[PROVIDED TEXT Boundary: Start]
Posts Tagged ‘culture’

One of the reasons I love being in Krakow is because of the ethnicities you meet. Don’t get me wrong, Poland is about a 97% all Polish people. But Krakow is one of the tourist capitals of… Poland? Europe? Let’s say about 90% of people you meet in the Stare Miasto (Old Town) are foreigners, tourists, travelers, etcetera. It’s great.

I come from a country known for its multiculturalism, and that’s true. Canada is incredibly diverse; so diverse, it lacks its own “Canadian” traditions, culture, songs—things that most other countries have. When I’m in Canada, I see a range of racial ethnicities: dark, black, brown, pale, white ~ Russian, East-Indian, Native, Chinese, Filipino—on a daily basis. But a lot of these people with this range of backgrounds have lost what traditions were upheld by their parents, grandparents, or great-grandparents. People say they’re, for example, Irish. Or Dutch. Or Filipino[1]. But for the most part, that’s just telling people why they have pale skin, or freckles, or blond hair, or beautiful brown skin. (I’m not aiming to be stereotypical here.) For the most part, if there’s any tradition upheld, it’s a bit of the food. A few words of the language. Maybe your uncle knows a song. It’s great, being in Canada, and getting to see a racial mix upon faces but for me, what’s lacking, is the culture. A lot of it gets lost through the generations.
On the other hand, we’ve all met people who live in Canada and despite being a second or third generation away from the “homeland”, English may not be their first language, they know their dances, their songs, their holidays. (As always, I’m speaking from my own observations, nothing that is fact.) When we have community potlucks, they own the floor, they are proud of where they were born, or where grew up, or which nationality they were raised with. People like that do exist.

I saw a really cool post the other day, about what it means to be Canadian.

A Canadian can be English, or French, or Italian, Irish, German, Spanish, Polish,  Russian, or Greek. A Canadian can be Mexican, African, Indian, Chinese, Japanese, Korean, Australian, Iranian, Arabian, Pakistani or Afghan.  A Canadian may also be a Cree, Metis, Mohawk, Blackfoot, Sioux, or one of the many other tribes known as Native Canadians. 

A Canadian’s religious beliefs range from Christianity, Judaism, Buddhism, Islamism, Hinduism, or none. The key difference is that in Canada they are free to worship as each of them chooses.  Whether they have a religion or no religion.

A Canadian lives in one of the most prosperous lands in the history of the world. The root of that prosperity can be found in the Charter of Rights and Freedoms which recognize the right of each person to the pursuit of freedom and happiness.

A Canadian is generous and Canadians have helped out just about every other nation in the world in their time of need, never asking a thing in return.
[PROVIDED TEXT Boundary: End]
**APPLY WHAT YOU READ:**
a – In the blog post on culture, roughly what percentage of Poland's population is Polish?
b – Decide whether each statement agrees with the blog post on culture, and back each yes or no with the deciding words quoted from the post.
(i) The writer estimates that about 90% of people met in Krakow's Old Town are foreigners, tourists, or travelers.
(ii) The writer describes Canada as having strong traditions and songs of its own.
(iii) The passage on being Canadian traces the country's prosperity to the Charter of Rights and Freedoms.
c – Pick up the blog post on culture after its final sentence and write the next part.
The material after this point is separate from the blog post on culture.
[SUPPLIED INFORMATION Boundary: Start]
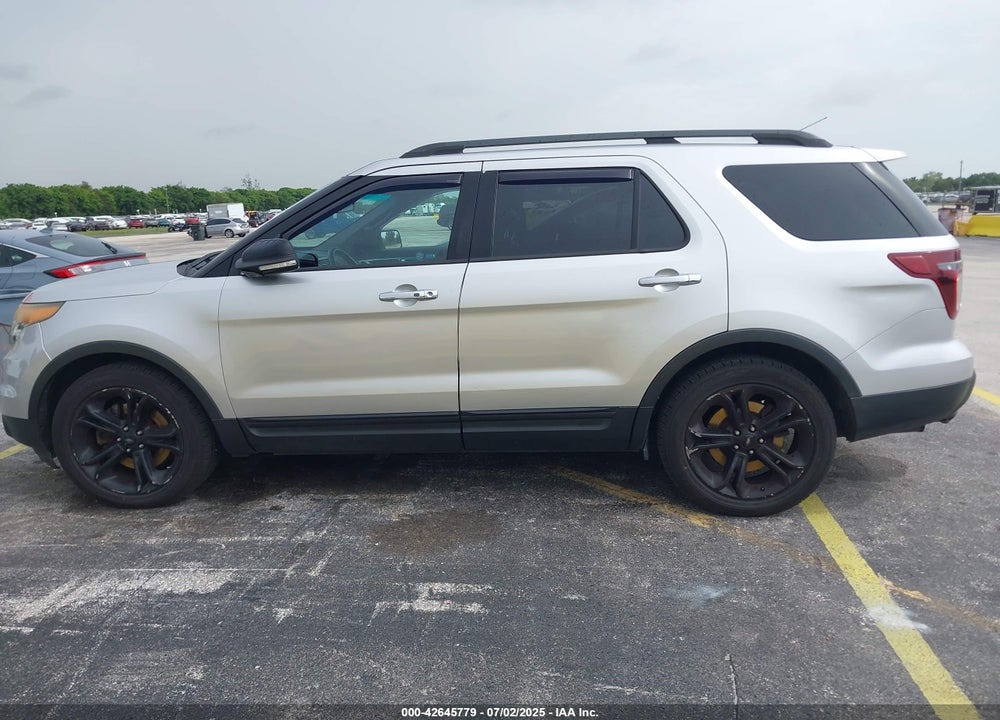 2013 FORD EXPLORER SPORT VIN: 1FM5K8GT6DGC56330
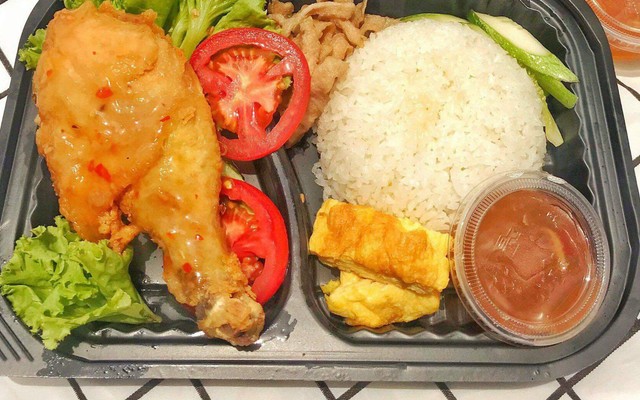 Cốm Chuẩn Cơm Mẹ Nướng - Hồ An Biên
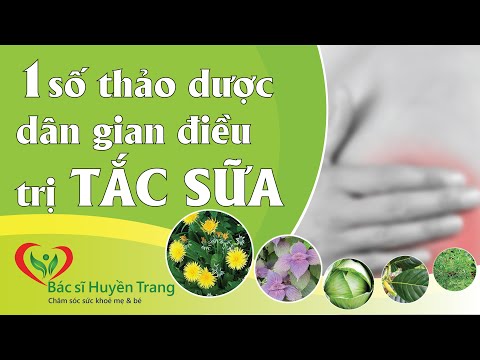 Cách làm tắc sữa mẹ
[SUPPLIED INFORMATION Boundary: End]
**YOUR WRITTEN ANSWERS:**
a – About 97%.

b –
(i) Yes: "Let’s say about 90% of people you meet in the Stare Miasto (Old Town) are foreigners, tourists, travelers, etcetera."
(ii) No: "it lacks its own “Canadian” traditions, culture, songs—things that most other countries have."
(iii) Yes: "The root of that prosperity can be found in the Charter of Rights and Freedoms"

c –
Canadians welcome the best of everything, the best products, the best books, the best music, the best food, the best services and the best minds. But they also welcome the least – the oppressed, the outcast and the rejected. These are the people who built Canada . 

Canadians are not a particular people from a particular place. They are the embodiment of the human spirit of freedom. Everyone who holds to that spirit, everywhere, can be a Canadian.

I really like the last line. Most things you come across on the internet about Canada, will tell you that the meaning of a being a Canadian is: loving your hockey, drinking your Timmies, slapping that maple syrup onto your pancakes, and saying “Eh.” Though that does quite well describes Canada in a nutshell, I really like how someone took a moment to seriously answer the question. We are not one race, we are not one culture, we are not of the same background, but we are “the embodiment of the human spirit of freedom”. Epic.

So when I say I like Krakow because of the ethnicity you meet; I mean that a little differently than when I say I love Canada because of the range of ethnicity. In Krakow, you mostly meet other travelers. And mostly from other countries in Europe. Some from Asia, a few North-Americans, but mostly Europe. But what I love is how alive these people are. You can truly see that they’re British or Italian or Russian.

The other night, upon finishing our exams, my roommate and I went out for the night. From 8pm to 6am, we went from a cafe to a house party to a bar to roaming the rynek to going back to the first bar to a restaurant to home. In between that time, in one night, I met people from Spain, Italy, Britain, Mexico, China, Russia, Norway, France, the Netherlands, Belgium, Lithuania, America, and Canada. I actually spent about 75% of the night with 3 Spanish girls and 1 Spanish guy! I learned some dance moves to traditional Spanish songs, took a shot of rum with a Lithuanian, rejected a dance to a Norwegian, disagreed on terms of nationality with a British guy, and was hugged and kissed by a bunch of Belgians[2].

Granted, part of that was because I spent the beginning part of my night at a Couchsurfer’s meet-up, but honestly, more than half of those ethnicities I listed were people I met in the rynek.

So Cheers to Krakow! This is what has made living here a fun time. I’m meeting people from everywhere, having memorable nights with strangers that feel like friends by the time the night is over, embracing the ethnicity, and feel like I am enjoying life.

Today marks the halfway point. Exactly five months ago, I left Canada—and finally Krakow is starting to feel like home. However, in another five months, I will be on a plane back to Canada, my homeland. I have no idea how I’ll feel then.


[1] Okay, for the reference, all Filipino people I’ve met DO uphold their traditions. Go Fili! <– I do not know if that’s a thing… probably not.

[2] No joke on that one! They adored me like I was Mary.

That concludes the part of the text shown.